Billy Guest

Personal information
- Full name: William Francis Guest
- Date of birth: 8 February 1914
- Place of birth: Brierley Hill, England
- Date of death: 15 November 1994 (aged 80)
- Place of death: Darwen, England
- Height: 5 ft 9 in (1.75 m)
- Position: Outside left

Youth career
- 1928–1932: Birmingham

Senior career*
- Years: Team / Apps / (Gls)
- 1932–1937: Birmingham / 76 / (15)
- 1937–1947: Blackburn Rovers / 88 / (30)
- 1947–1948: Walsall / 5 / (0)
- 1948–1949: Peterborough United / 38 / (18)
- 1949–19??: Kidderminster Harriers
- –: Lovell's Athletic
- –: Hinckley United
- –: Bilston United

= Billy Guest =

English footballer (1914–1994)

William Francis Guest (8 February 1914 – 15 November 1994) was an English professional footballer who played as an outside left for Birmingham, Blackburn Rovers and Walsall in the Football League either side of the Second World War. During the war, he won a runners-up medal with Blackburn Rovers in the 1940 Football League War Cup Final.
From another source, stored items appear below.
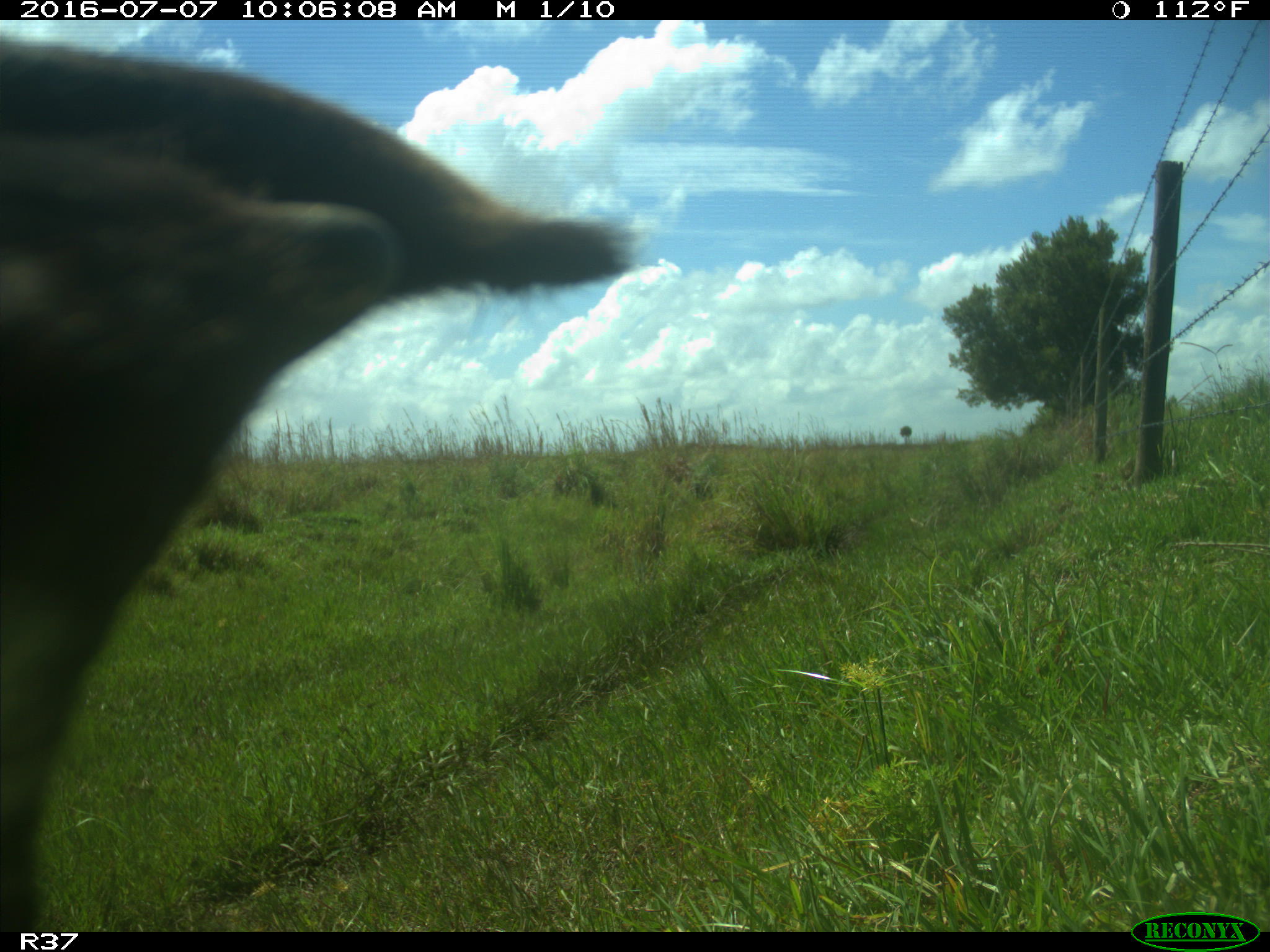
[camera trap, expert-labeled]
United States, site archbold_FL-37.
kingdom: Animalia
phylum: Chordata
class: Mammalia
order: Artiodactyla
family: Bovidae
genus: Bos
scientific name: Bos taurus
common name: domestic cow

He went on to play for Peterborough United in the Midland League, for Kidderminster Harriers and Lovell's Athletic in the Southern League, and for Hinckley United and Bilston United.

During the war he was a guest-player for Lovell's Athletic, the works team for Lovell's sweet factory in Newport, Monmouthshire, Wales.